Scene-based reasoning records:
[start]

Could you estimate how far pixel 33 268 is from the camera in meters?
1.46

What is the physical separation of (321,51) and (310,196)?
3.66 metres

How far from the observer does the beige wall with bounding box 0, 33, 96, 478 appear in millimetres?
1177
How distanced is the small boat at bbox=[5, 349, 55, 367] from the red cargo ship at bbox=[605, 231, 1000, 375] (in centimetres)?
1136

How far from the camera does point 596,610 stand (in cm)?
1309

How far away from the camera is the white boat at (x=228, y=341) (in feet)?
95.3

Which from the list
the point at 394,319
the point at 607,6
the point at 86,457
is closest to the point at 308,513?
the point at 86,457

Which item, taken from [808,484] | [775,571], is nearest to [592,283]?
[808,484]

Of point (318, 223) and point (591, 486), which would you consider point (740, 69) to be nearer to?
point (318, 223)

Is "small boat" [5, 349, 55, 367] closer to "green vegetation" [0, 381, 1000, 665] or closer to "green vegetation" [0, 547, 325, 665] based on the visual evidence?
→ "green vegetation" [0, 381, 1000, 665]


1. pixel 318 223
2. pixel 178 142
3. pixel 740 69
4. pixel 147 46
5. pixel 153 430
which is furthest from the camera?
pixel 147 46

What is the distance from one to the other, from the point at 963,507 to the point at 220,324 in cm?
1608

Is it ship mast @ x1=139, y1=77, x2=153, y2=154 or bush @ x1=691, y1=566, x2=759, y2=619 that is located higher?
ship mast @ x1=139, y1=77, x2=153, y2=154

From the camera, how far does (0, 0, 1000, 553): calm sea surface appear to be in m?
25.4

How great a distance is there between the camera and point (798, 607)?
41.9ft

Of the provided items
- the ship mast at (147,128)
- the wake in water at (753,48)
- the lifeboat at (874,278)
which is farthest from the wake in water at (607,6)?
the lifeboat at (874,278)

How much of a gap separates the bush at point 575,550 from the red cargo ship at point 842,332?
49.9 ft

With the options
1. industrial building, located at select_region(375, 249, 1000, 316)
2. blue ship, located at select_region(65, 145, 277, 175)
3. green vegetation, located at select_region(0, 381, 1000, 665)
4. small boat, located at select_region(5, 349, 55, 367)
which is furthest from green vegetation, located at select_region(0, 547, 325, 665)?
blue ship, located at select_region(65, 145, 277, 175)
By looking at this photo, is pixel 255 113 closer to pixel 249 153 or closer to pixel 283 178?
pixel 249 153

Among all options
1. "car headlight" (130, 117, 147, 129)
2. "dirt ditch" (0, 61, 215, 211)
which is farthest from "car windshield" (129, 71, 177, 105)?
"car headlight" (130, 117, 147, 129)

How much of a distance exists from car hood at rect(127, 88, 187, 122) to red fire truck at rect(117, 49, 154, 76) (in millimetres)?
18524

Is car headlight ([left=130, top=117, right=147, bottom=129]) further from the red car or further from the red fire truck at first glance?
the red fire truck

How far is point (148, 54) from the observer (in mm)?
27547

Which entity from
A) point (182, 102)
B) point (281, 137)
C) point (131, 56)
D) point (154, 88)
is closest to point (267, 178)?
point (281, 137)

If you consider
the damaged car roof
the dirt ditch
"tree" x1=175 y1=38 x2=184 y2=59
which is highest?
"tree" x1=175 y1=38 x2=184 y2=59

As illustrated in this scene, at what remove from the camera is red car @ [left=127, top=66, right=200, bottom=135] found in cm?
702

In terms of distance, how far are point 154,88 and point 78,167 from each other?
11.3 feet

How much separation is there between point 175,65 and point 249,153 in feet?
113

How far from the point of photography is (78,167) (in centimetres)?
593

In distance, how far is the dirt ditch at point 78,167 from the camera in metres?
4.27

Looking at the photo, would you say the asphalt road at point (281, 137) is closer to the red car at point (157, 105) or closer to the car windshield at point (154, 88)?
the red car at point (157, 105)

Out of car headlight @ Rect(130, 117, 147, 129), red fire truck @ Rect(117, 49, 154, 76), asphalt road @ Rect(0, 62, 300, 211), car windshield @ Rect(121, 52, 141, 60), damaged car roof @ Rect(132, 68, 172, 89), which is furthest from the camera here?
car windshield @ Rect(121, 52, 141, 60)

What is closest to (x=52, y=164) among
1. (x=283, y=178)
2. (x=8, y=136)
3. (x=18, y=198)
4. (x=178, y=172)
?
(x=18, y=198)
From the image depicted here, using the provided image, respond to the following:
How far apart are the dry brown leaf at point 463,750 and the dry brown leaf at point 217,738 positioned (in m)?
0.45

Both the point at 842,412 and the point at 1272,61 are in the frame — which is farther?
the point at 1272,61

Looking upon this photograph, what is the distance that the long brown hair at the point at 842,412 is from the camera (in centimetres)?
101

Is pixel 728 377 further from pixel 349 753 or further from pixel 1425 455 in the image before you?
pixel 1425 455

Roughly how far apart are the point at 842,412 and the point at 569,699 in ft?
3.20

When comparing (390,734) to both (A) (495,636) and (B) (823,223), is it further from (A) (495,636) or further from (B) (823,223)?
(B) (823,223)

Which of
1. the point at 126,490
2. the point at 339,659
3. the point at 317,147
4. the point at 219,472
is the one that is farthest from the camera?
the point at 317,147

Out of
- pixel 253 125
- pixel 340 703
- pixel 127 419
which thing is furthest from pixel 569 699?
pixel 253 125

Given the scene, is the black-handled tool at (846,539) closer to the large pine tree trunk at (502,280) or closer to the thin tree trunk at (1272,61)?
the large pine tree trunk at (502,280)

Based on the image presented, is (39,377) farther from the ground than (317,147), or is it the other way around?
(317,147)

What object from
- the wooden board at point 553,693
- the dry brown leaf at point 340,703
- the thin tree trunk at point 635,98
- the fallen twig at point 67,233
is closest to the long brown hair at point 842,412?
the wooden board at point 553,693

[end]

Reproduce the entries above in full, verbatim.

Could you estimate how far pixel 33 268 is from the camera in meters?
1.46

What is the physical separation of (321,51) and (310,196)?
3.66 metres

How far from the observer does the beige wall with bounding box 0, 33, 96, 478 appear in millimetres?
1177
How distanced is the small boat at bbox=[5, 349, 55, 367] from the red cargo ship at bbox=[605, 231, 1000, 375] (in centimetres)?
1136

How far from the camera does point 596,610 stand (in cm)?
1309

How far away from the camera is the white boat at (x=228, y=341) (in feet)?
95.3

Which from the list
the point at 394,319
the point at 607,6
the point at 86,457
is closest to the point at 308,513?
the point at 86,457

Which item, taken from [808,484] | [775,571], is nearest to [592,283]?
[808,484]

Of point (318, 223) and point (591, 486), which would you consider point (740, 69) to be nearer to?
point (318, 223)

Is "small boat" [5, 349, 55, 367] closer to "green vegetation" [0, 381, 1000, 665] or closer to "green vegetation" [0, 547, 325, 665] based on the visual evidence?
→ "green vegetation" [0, 381, 1000, 665]


1. pixel 318 223
2. pixel 178 142
3. pixel 740 69
4. pixel 147 46
5. pixel 153 430
which is furthest from the camera?
pixel 147 46

What is the distance from one to the other, from the point at 963,507 to the point at 220,324 in cm?
1608

Is it ship mast @ x1=139, y1=77, x2=153, y2=154 or bush @ x1=691, y1=566, x2=759, y2=619 that is located higher?
ship mast @ x1=139, y1=77, x2=153, y2=154

From the camera, how far does (0, 0, 1000, 553): calm sea surface appear to be in m?
25.4

How great a distance is there between the camera and point (798, 607)?
41.9ft

Of the provided items
- the ship mast at (147,128)
- the wake in water at (753,48)
- the lifeboat at (874,278)
which is farthest from the wake in water at (607,6)?
the lifeboat at (874,278)

How much of a gap separates the bush at point 575,550 from the red cargo ship at point 842,332?
49.9 ft

With the options
1. industrial building, located at select_region(375, 249, 1000, 316)
2. blue ship, located at select_region(65, 145, 277, 175)
3. green vegetation, located at select_region(0, 381, 1000, 665)
4. small boat, located at select_region(5, 349, 55, 367)
which is furthest from green vegetation, located at select_region(0, 547, 325, 665)?
blue ship, located at select_region(65, 145, 277, 175)
By looking at this photo, is pixel 255 113 closer to pixel 249 153 or closer to pixel 283 178?
pixel 249 153

Among all options
1. "car headlight" (130, 117, 147, 129)
2. "dirt ditch" (0, 61, 215, 211)
which is farthest from "car windshield" (129, 71, 177, 105)?
"car headlight" (130, 117, 147, 129)

How much of a distance exists from car hood at rect(127, 88, 187, 122) to red fire truck at rect(117, 49, 154, 76) (in millimetres)?
18524

Is car headlight ([left=130, top=117, right=147, bottom=129]) further from the red car or further from the red fire truck at first glance?
the red fire truck

How far is point (148, 54) from the observer (in mm)?
27547

Which entity from
A) point (182, 102)
B) point (281, 137)
C) point (131, 56)
D) point (154, 88)
is closest to point (267, 178)?
point (281, 137)

If you consider
the damaged car roof
the dirt ditch
"tree" x1=175 y1=38 x2=184 y2=59
which is highest?
"tree" x1=175 y1=38 x2=184 y2=59

As illustrated in this scene, at what remove from the camera is red car @ [left=127, top=66, right=200, bottom=135] found in cm?
702

In terms of distance, how far are point 154,88 and point 78,167 from each other?
11.3 feet

How much separation is there between point 175,65 and point 249,153 in feet?
113

How far from the point of photography is (78,167) (in centimetres)?
593

In distance, how far is the dirt ditch at point 78,167 from the camera in metres?
4.27

Looking at the photo, would you say the asphalt road at point (281, 137) is closer to the red car at point (157, 105) or closer to the car windshield at point (154, 88)?
the red car at point (157, 105)

Out of car headlight @ Rect(130, 117, 147, 129), red fire truck @ Rect(117, 49, 154, 76), asphalt road @ Rect(0, 62, 300, 211), car windshield @ Rect(121, 52, 141, 60), damaged car roof @ Rect(132, 68, 172, 89), which is furthest from the camera here?
car windshield @ Rect(121, 52, 141, 60)

What is closest to (x=52, y=164) among
1. (x=283, y=178)
2. (x=8, y=136)
3. (x=18, y=198)
4. (x=178, y=172)
?
(x=18, y=198)
From the image depicted here, using the provided image, respond to the following:
How far apart are the dry brown leaf at point 463,750 and the dry brown leaf at point 217,738 positioned (in m)?
0.45

Both the point at 842,412 and the point at 1272,61 are in the frame — which is farther?
the point at 1272,61

Looking upon this photograph, what is the distance that the long brown hair at the point at 842,412 is from the camera (in centimetres)?
101

Is pixel 728 377 further from pixel 349 753 or further from pixel 1425 455 in the image before you?
pixel 1425 455

Roughly how far apart are the point at 842,412 and the point at 569,699 in ft?
3.20

When comparing (390,734) to both (A) (495,636) and (B) (823,223), is it further from (A) (495,636) or further from (B) (823,223)?
(B) (823,223)

Which of
1. the point at 126,490
2. the point at 339,659
3. the point at 317,147
4. the point at 219,472
is the one that is farthest from the camera?
the point at 317,147

Out of
- pixel 253 125
- pixel 340 703
- pixel 127 419
which thing is furthest from pixel 569 699?
pixel 253 125

Given the scene, is the black-handled tool at (846,539) closer to the large pine tree trunk at (502,280) or closer to the thin tree trunk at (1272,61)?
the large pine tree trunk at (502,280)

Based on the image presented, is (39,377) farther from the ground than (317,147), or is it the other way around?
(317,147)

What object from
- the wooden board at point 553,693
- the dry brown leaf at point 340,703
- the thin tree trunk at point 635,98
- the fallen twig at point 67,233
is closest to the long brown hair at point 842,412?
the wooden board at point 553,693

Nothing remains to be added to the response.